Counts of successes and failures must be nonnegative and hence not greater than the corresponding numbers of trials which must be positive. All finite counts should be integers. If the number of successes is given, then the proportion estimate is computed.

Value

A list with class "lstest" and "htest" containing the following components:

statistic	the value of the test statistic.
parameter	the sample size n.
p.value	the p-value of the test.
estimate	the sample proportion.
null.value	the value of p0 specified by the null.
alternative	a character string describing the alternative.
method	a character string indicating the method used.
data.name	a character string giving the names of the data.
alpha	the significance level.
dist.name	a character string indicating the distribution of the test statistic.
statformula	a character string with the statistic's formula.
reject.region	a character string with the reject region.

Examples

x <- rbinom(1, 120, 0.6)
proportion.test(x, 120, 0.5, alternative = "greater")
proportion.test(0.6, 120, 0.5, alternative = "greater")

---

Data Input

Description

read.data allows to read a file and create a data frame from it. Wrapper for different data input functions available, namely data.table::fread, readxl::read_excel, haven::read_sas, haven::read_sav, haven::read_dta and readODS::read_ods. The file extensions supported are: csv, dat, data, dta, ods, RDa, RData, sas7bdat, sav, txt, xls and xlsx.

Usage

read.data(name, dec = ".", header = "auto", sheet = 1, ...)

Arguments

name	a character string with the name of the file including the file extension from which the data are to be read from.
dec	a character string indicating the decimal separator for txt, csv, dat and data files. If not "." (default) then usually ",".
header	a character string indicating if the first data line contains column names, as in data.table::fread. Defaults according to whether every non-empty field on the first data line is type character; if so, or TRUE is supplied, then the first row is considered as the variables names and any empty column names are given a default name.
sheet	the sheet to read for xls, xlsx and ods files. Either a string (the name of a sheet) or an integer (the position of the sheet).

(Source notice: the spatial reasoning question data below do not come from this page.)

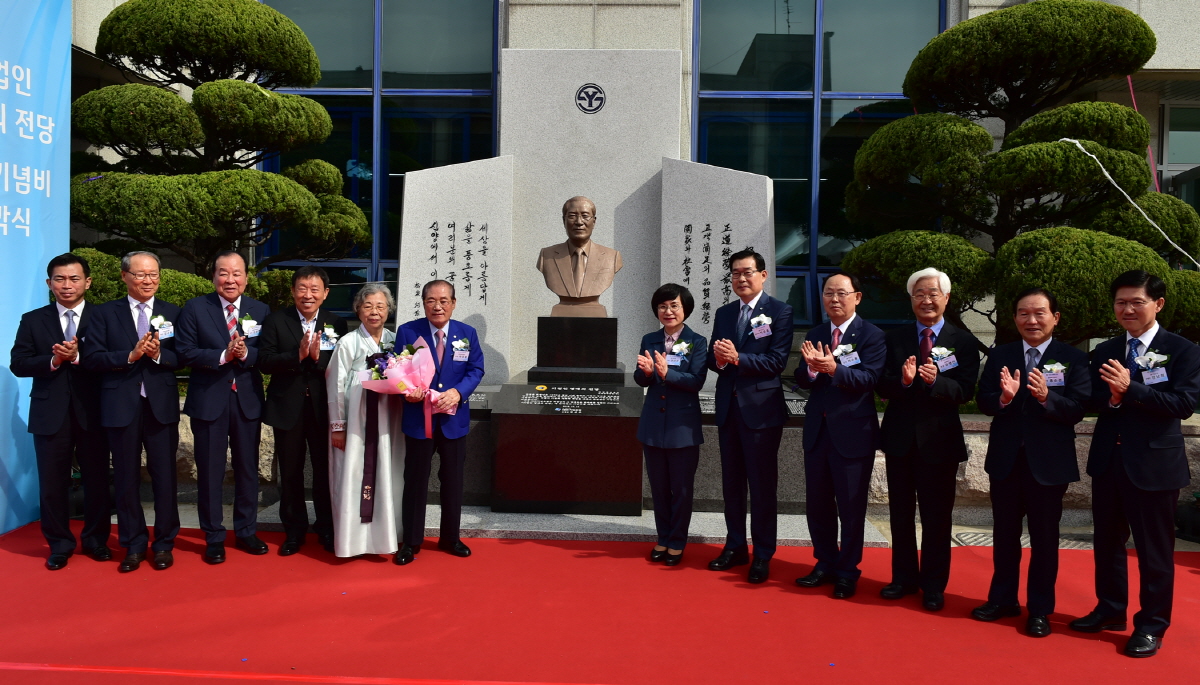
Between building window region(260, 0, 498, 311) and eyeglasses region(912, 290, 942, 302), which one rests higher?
building window region(260, 0, 498, 311)

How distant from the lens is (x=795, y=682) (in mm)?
2586

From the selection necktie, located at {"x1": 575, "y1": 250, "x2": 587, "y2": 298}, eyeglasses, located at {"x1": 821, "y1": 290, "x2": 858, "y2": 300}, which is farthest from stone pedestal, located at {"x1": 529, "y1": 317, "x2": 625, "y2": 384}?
eyeglasses, located at {"x1": 821, "y1": 290, "x2": 858, "y2": 300}

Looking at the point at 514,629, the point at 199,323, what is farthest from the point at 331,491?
the point at 514,629

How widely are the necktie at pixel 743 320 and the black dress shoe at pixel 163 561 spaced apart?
2.76m

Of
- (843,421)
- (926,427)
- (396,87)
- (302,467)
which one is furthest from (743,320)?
(396,87)

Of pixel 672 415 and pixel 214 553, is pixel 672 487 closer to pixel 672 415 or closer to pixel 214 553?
pixel 672 415

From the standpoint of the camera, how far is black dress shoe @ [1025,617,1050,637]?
2955 millimetres

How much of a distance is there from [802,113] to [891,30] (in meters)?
1.27

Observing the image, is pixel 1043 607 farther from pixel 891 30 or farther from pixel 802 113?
pixel 891 30

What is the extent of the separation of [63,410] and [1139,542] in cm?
452

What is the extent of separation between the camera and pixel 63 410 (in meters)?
3.75

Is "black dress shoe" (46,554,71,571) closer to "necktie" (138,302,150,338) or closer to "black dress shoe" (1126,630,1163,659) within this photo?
"necktie" (138,302,150,338)

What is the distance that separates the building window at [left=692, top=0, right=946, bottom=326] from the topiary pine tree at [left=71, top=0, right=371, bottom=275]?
4182mm

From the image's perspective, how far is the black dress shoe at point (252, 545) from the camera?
3.84m
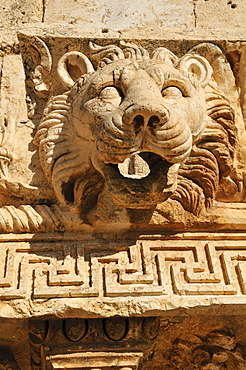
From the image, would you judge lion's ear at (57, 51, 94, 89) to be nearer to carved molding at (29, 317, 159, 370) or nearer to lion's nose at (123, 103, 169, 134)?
lion's nose at (123, 103, 169, 134)

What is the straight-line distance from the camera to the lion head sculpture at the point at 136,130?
2.43m

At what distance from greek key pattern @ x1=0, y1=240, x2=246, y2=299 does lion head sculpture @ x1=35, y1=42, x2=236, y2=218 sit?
217 millimetres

If not specified, defaults to the first sheet.
...	Further arguments to be passed to data.table::fread, readxl::read_excel, haven::read_sas, haven::read_sav, haven::read_dta or readODS::read_ods.

Value

A data.frame containing the data in the specified file or, if Rdata or Rda, an object of class "ls_str".

Examples

data <- data.frame(V1 = 1:5*0.1, V2 = 6:10)
tf <- tempfile("tp", fileext = c(".csv", ".txt", ".RData"))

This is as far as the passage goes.